Leave out the pictures and retype exactly the lines from the one with "此商品价格不包含运费，因为各" through the end of the records.
Start of INPUT FOR THIS TASK
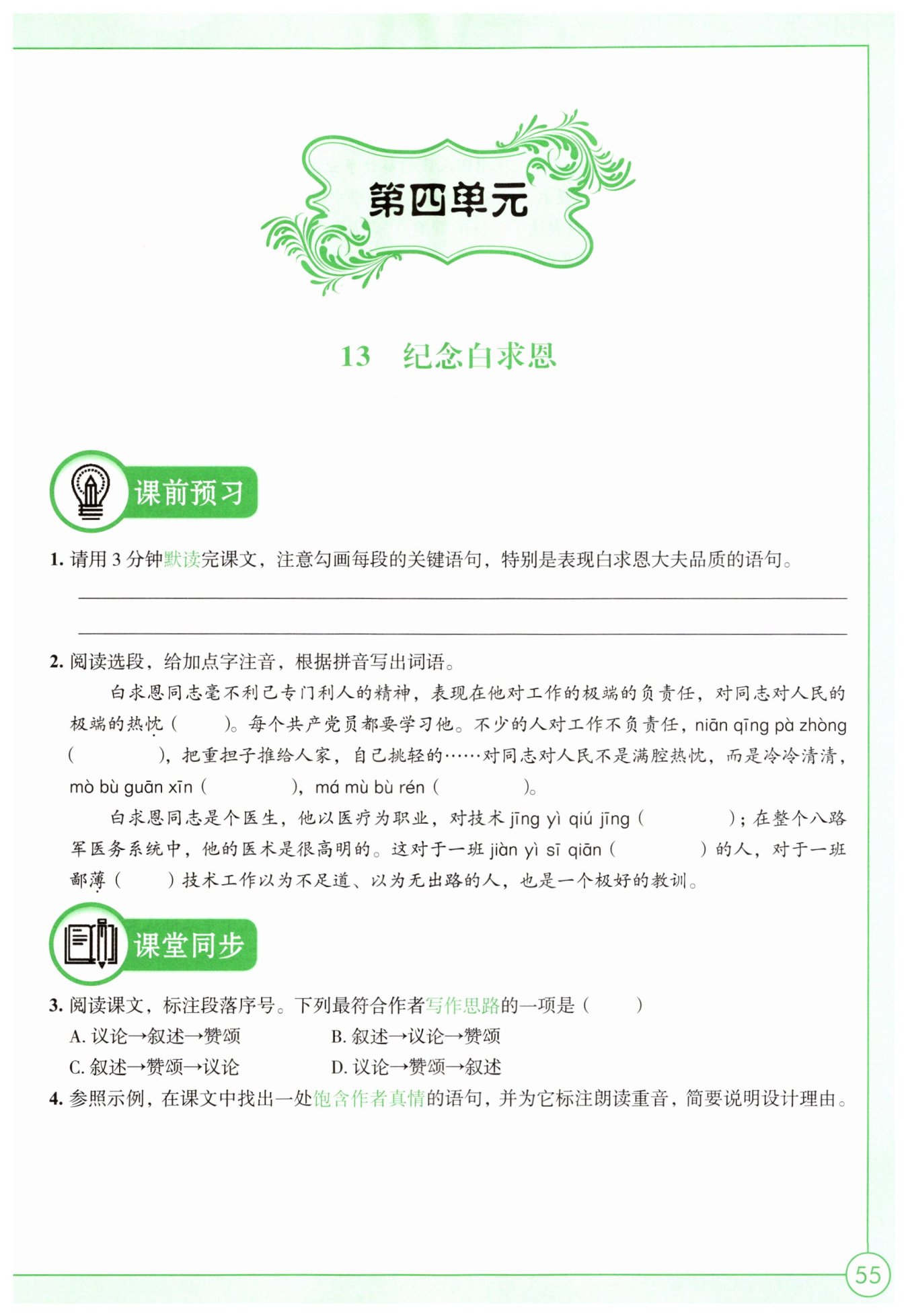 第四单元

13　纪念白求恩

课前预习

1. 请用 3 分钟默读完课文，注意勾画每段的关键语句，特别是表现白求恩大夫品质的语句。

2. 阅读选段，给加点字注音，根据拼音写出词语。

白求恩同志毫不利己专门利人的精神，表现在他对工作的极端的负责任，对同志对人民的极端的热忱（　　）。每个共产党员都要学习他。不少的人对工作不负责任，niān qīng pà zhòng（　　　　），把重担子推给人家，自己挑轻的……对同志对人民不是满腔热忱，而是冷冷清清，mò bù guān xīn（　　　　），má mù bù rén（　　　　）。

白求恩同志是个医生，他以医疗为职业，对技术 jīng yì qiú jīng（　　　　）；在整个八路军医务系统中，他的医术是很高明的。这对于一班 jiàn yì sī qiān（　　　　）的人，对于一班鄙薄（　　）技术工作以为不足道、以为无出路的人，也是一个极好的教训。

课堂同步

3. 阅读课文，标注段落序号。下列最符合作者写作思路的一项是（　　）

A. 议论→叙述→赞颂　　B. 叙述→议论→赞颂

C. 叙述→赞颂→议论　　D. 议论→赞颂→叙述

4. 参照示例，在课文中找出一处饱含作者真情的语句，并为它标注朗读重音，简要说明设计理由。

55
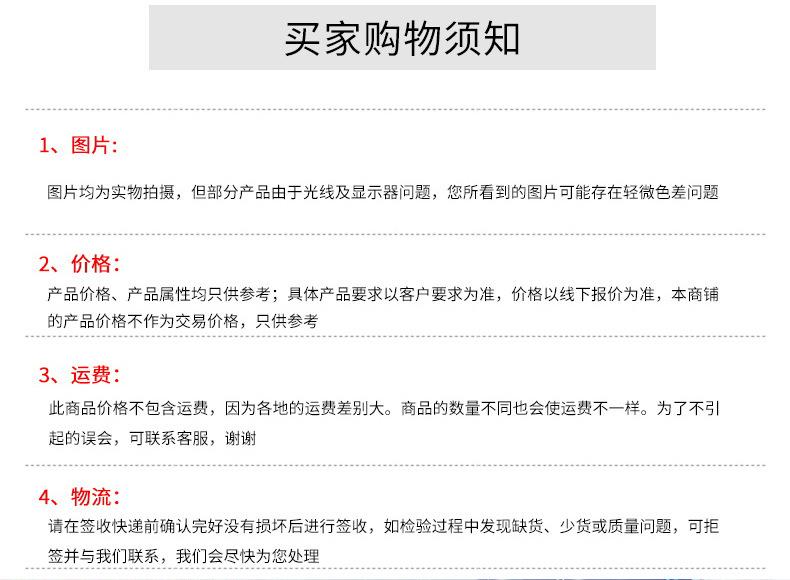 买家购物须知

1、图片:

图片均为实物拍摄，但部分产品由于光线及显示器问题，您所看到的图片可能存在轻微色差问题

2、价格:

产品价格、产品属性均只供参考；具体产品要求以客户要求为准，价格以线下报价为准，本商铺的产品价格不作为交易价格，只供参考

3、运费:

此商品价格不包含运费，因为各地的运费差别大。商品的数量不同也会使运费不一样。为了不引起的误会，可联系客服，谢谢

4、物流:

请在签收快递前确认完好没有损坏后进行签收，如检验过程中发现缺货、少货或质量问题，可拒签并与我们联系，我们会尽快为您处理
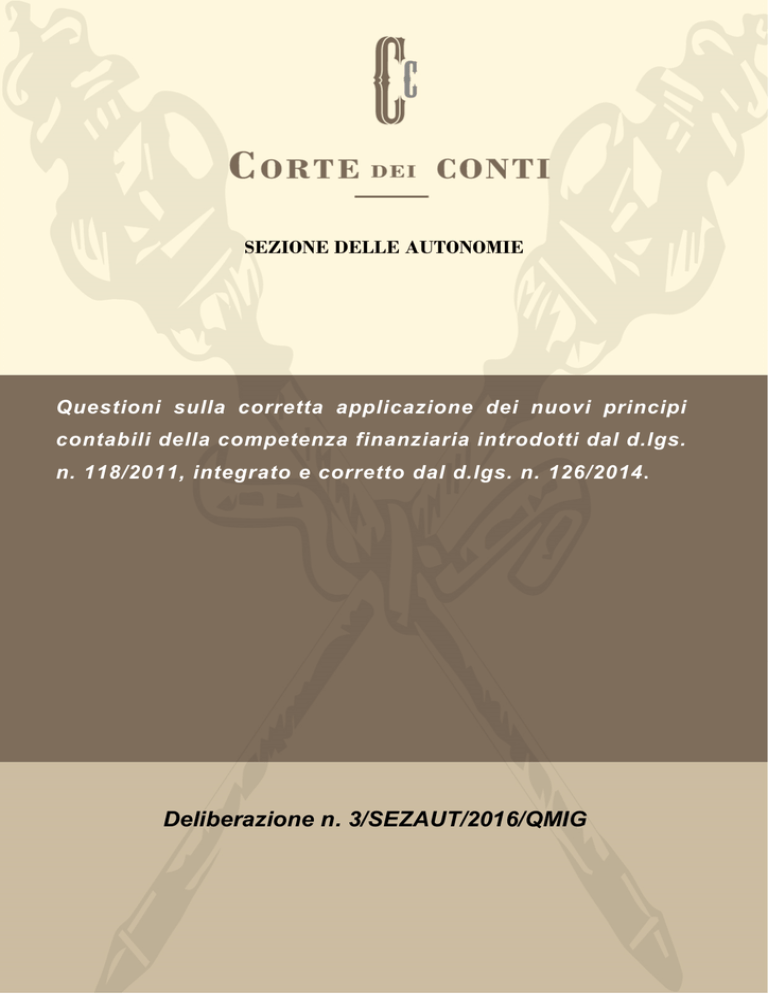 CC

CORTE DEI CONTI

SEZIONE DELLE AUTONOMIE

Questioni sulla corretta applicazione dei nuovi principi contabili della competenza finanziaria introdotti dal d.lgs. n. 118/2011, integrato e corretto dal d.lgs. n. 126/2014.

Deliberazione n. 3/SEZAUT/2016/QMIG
End of INPUT FOR THIS TASK
- EXERCISE RESPONSE
此商品价格不包含运费，因为各地的运费差别大。商品的数量不同也会使运费不一样。为了不引起的误会，可联系客服，谢谢

4、物流:

请在签收快递前确认完好没有损坏后进行签收，如检验过程中发现缺货、少货或质量问题，可拒签并与我们联系，我们会尽快为您处理
 CC

CORTE DEI CONTI

SEZIONE DELLE AUTONOMIE

Questioni sulla corretta applicazione dei nuovi principi contabili della competenza finanziaria introdotti dal d.lgs. n. 118/2011, integrato e corretto dal d.lgs. n. 126/2014.

Deliberazione n. 3/SEZAUT/2016/QMIG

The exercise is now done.